> **DOCUMENT**

* Begin *

OK – so now I have a hierarchical type space for progressive munging and a set of type tests and an easy way to do type coercion / error rejection.

Raku also let’s me step up the enforcement by gradually adding types to my data structures.

Let’s gradually introduce typed variables. my Num @r = @a declares a new array @r whose items must be of type Num. It will reject other item types. This is a powerful way to specify and manage a “contract” between data capture / data munging phases and later data analysis code.

> my @a = <1 1.0 l 𝟙>
[1 1.0 l 𝟙]
> my Num @r = @a
Type check failed in assignment to @r; expected Num but got IntStr (IntStr.new(1, "1"))
  in block <unit> at <unknown file> line 1

Now, I can clean up my act like this (i) to replace unreal items with NaN and then (ii) to coerce all the remaining items to Num. I already know that there will be no coercion failures since they are all matched type Real.

> @a.map({$_=NaN if not $_~~Real})
(NaN)

* End *

> **RECORDED DATA**
* Begin *

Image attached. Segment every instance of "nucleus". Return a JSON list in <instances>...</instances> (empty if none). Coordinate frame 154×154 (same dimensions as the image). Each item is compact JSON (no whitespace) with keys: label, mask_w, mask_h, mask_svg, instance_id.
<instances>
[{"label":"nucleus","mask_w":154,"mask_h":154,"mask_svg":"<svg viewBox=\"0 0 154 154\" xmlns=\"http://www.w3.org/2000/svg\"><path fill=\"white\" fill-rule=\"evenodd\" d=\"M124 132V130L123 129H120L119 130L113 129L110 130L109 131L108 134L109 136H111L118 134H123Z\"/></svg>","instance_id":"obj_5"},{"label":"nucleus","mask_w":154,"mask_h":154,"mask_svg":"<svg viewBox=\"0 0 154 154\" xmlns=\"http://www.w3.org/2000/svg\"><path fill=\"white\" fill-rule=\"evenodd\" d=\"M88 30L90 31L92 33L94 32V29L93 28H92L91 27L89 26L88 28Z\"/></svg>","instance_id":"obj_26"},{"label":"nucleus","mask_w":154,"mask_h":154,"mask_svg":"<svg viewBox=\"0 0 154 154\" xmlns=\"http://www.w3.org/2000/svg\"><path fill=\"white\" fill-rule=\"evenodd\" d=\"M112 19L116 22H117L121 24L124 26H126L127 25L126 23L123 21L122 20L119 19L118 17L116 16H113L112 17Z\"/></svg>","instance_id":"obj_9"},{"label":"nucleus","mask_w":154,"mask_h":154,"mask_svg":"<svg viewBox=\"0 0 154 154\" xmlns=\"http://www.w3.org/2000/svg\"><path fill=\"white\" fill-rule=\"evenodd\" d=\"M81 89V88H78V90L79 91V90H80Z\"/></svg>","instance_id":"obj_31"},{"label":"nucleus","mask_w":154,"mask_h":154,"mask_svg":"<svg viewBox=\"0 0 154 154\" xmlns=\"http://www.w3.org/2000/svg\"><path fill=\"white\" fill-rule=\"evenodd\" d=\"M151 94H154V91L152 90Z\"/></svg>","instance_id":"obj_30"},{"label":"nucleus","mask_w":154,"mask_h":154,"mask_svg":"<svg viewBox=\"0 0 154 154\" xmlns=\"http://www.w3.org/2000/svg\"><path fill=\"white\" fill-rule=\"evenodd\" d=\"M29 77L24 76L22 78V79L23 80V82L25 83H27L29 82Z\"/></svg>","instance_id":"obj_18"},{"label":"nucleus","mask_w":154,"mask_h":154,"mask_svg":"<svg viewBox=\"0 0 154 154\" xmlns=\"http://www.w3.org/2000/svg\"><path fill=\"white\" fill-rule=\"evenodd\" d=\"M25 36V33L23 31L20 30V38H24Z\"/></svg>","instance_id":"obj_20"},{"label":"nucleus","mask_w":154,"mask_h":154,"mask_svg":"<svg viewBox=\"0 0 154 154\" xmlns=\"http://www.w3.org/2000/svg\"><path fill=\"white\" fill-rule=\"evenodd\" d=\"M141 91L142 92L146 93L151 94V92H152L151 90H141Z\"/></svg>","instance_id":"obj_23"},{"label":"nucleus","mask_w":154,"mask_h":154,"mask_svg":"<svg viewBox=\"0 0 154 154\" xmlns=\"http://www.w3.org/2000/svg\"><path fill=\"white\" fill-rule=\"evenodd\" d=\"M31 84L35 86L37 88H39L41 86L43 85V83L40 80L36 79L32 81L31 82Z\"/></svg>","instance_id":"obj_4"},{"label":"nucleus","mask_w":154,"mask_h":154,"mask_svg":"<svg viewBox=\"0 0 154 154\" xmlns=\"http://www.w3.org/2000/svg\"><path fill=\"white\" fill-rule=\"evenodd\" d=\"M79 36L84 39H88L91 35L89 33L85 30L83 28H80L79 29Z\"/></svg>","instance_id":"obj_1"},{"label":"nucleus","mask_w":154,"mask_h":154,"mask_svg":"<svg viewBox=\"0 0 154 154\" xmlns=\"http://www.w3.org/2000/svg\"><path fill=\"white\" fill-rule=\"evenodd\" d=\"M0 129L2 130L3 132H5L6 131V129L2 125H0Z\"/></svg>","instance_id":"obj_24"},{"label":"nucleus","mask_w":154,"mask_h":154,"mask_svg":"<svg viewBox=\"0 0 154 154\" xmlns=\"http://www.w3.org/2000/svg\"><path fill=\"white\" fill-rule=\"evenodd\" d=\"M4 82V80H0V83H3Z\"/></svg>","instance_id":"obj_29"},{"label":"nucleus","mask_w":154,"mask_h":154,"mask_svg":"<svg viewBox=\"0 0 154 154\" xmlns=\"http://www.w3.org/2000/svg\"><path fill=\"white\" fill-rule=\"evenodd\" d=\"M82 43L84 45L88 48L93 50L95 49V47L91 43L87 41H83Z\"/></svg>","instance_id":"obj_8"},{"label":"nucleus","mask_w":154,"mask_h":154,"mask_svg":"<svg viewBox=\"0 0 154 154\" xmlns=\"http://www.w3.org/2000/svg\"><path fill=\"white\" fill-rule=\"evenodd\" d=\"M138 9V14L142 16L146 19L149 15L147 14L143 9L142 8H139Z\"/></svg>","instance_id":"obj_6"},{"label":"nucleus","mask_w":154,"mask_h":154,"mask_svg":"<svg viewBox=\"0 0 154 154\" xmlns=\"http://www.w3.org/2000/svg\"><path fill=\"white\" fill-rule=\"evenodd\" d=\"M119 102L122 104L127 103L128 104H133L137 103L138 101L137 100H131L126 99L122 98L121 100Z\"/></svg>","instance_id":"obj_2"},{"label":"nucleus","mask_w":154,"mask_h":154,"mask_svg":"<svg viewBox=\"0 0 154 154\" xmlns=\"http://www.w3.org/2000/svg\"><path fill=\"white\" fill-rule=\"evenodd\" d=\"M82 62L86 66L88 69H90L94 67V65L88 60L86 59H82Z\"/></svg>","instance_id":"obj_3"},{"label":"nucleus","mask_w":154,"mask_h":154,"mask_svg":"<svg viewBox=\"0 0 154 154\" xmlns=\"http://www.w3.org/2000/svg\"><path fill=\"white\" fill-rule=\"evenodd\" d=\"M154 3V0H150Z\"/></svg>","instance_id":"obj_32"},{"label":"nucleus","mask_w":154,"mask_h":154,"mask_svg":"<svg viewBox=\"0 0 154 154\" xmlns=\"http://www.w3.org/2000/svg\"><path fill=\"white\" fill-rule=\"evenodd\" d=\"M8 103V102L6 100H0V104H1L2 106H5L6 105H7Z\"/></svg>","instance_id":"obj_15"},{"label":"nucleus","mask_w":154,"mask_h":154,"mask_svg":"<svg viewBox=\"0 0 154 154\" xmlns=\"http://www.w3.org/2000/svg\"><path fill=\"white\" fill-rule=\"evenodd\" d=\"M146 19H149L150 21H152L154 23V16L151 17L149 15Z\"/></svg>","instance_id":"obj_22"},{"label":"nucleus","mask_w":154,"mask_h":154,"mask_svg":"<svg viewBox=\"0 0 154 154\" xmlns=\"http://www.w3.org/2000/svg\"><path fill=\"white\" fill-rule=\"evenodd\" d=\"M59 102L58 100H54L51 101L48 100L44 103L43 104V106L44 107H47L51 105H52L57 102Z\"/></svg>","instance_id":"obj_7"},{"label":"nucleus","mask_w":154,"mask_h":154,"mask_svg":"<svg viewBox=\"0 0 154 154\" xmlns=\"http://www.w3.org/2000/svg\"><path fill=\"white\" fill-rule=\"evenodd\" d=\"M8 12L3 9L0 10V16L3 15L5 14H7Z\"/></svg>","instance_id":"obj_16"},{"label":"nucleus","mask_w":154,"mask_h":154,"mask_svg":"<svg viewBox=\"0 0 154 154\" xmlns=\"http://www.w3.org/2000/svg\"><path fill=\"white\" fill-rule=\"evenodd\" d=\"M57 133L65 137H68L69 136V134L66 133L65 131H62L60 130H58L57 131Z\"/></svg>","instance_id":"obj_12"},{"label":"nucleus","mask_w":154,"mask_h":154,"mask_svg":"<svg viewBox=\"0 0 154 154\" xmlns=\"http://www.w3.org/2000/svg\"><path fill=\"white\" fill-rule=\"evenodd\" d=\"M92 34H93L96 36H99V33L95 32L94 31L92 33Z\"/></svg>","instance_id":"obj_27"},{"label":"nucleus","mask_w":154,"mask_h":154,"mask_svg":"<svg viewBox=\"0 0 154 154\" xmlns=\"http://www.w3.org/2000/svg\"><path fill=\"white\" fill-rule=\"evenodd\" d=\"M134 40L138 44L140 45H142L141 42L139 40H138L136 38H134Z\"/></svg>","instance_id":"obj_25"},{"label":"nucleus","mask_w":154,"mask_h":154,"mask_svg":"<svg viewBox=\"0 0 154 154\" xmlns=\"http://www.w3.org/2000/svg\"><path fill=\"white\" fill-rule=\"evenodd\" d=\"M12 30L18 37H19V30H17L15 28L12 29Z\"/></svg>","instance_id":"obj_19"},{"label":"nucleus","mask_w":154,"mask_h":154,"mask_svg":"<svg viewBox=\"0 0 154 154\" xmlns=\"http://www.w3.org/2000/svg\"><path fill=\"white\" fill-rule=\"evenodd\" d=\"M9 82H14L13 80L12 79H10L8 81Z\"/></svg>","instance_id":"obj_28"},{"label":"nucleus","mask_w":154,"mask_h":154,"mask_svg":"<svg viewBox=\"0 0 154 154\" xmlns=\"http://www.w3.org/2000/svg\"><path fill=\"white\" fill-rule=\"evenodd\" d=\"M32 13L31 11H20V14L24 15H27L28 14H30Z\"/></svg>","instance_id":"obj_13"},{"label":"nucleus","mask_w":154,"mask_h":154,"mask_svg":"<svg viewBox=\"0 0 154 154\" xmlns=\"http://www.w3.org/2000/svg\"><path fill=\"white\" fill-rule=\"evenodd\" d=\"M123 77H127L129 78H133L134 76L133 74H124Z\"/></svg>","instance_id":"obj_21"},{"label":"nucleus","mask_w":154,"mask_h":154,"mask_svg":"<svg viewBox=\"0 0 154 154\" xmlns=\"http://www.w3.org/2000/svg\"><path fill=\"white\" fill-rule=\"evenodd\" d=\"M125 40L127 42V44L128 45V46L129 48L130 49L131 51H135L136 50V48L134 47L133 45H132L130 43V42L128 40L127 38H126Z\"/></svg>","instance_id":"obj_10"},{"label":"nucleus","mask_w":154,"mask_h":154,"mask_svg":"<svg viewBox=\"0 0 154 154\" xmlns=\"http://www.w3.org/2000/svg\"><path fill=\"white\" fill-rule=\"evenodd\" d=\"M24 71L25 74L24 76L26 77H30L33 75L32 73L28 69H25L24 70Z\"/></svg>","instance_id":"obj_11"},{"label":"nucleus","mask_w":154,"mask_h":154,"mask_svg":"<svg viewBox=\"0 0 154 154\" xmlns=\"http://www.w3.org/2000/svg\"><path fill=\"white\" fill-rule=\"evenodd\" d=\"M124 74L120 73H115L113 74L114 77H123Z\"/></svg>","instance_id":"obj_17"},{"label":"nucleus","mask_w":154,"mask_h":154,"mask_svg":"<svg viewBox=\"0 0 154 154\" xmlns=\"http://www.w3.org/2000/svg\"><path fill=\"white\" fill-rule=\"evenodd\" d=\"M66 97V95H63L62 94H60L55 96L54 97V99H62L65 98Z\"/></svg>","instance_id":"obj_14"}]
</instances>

* End *

> **GIVEN PROBLEM 1**
In the Raku passage, transcribe the text from "OK – so now" up to and including "data analysis code.".
> **GIVEN PROBLEM 2**
In the Raku passage, which type does the error message say it got when the assignment to @r failed?
> **GIVEN PROBLEM 3**
Take the Raku passage further, starting after its last line.
The listing has no connection to the Raku passage.

> **EXPECTED ANSWER 1**
OK – so now I have a hierarchical type space for progressive munging and a set of type tests and an easy way to do type coercion / error rejection.

Raku also let’s me step up the enforcement by gradually adding types to my data structures.

Let’s gradually introduce typed variables. my Num @r = @a declares a new array @r whose items must be of type Num. It will reject other item types. This is a powerful way to specify and manage a “contract” between data capture / data munging phases and later data analysis code.

> **EXPECTED ANSWER 2**
IntStr

> **EXPECTED ANSWER 3**
> my Num() @r = @a
[1 1 NaN 1]

Here are some of the bits of raku I am using to do the work:

• $_ is raku for “this item” aka the topic variable as you iterate through a .map
• ~~ is the raku smartmatch operator that simplifies checking types
• Num() is a raku coercion type that says “I will take anything that will coerce into this type” and auto performs the coercion if needed on assignment
• IntStr is a raku allomorph that bridges Stringy and Numeric type Roles – so I can read eg. a csv column of decimals without caring if they will be needed as text or numbers later on (and I can contract and curate for that)

Many other horrors lurk in data munging and capture. Using raku and its gradual type system is a great way to contract and curate a data pipeline.

Here we have only scratched the surface with the full range of capabilities of raku and gradual types. What about DateTime formats? What about text extraction, regexes and unicode? So a lot more for next time…

Raku is RubberSonic

In summary, this blog has been trying to work out why raku::Dan in particular and therefore raku in general may have resonance with some the community of Data Scientists that typically use Python+Pandas today.

It has shown that when it comes to raw speed, Raku (when equipped with Dan::Polars) is about as Sonic as Python.

It has shown that when it comes to a flexible coding experience, Raku is about as Rubbery as Python.

This matters, I think, because the RubberSonic combination places raku Dan squarely in the tradition of the first Python/Pandas pioneers. It is a very good impedance match for the needs of data scientists – where the language does not get in the way of the solution.

Here I have set out a case for raku Gradual Typing and other unique capabilities which are not provided by the Python language to substantially improve consistency and control during the data munging and data capture phases of data analysis.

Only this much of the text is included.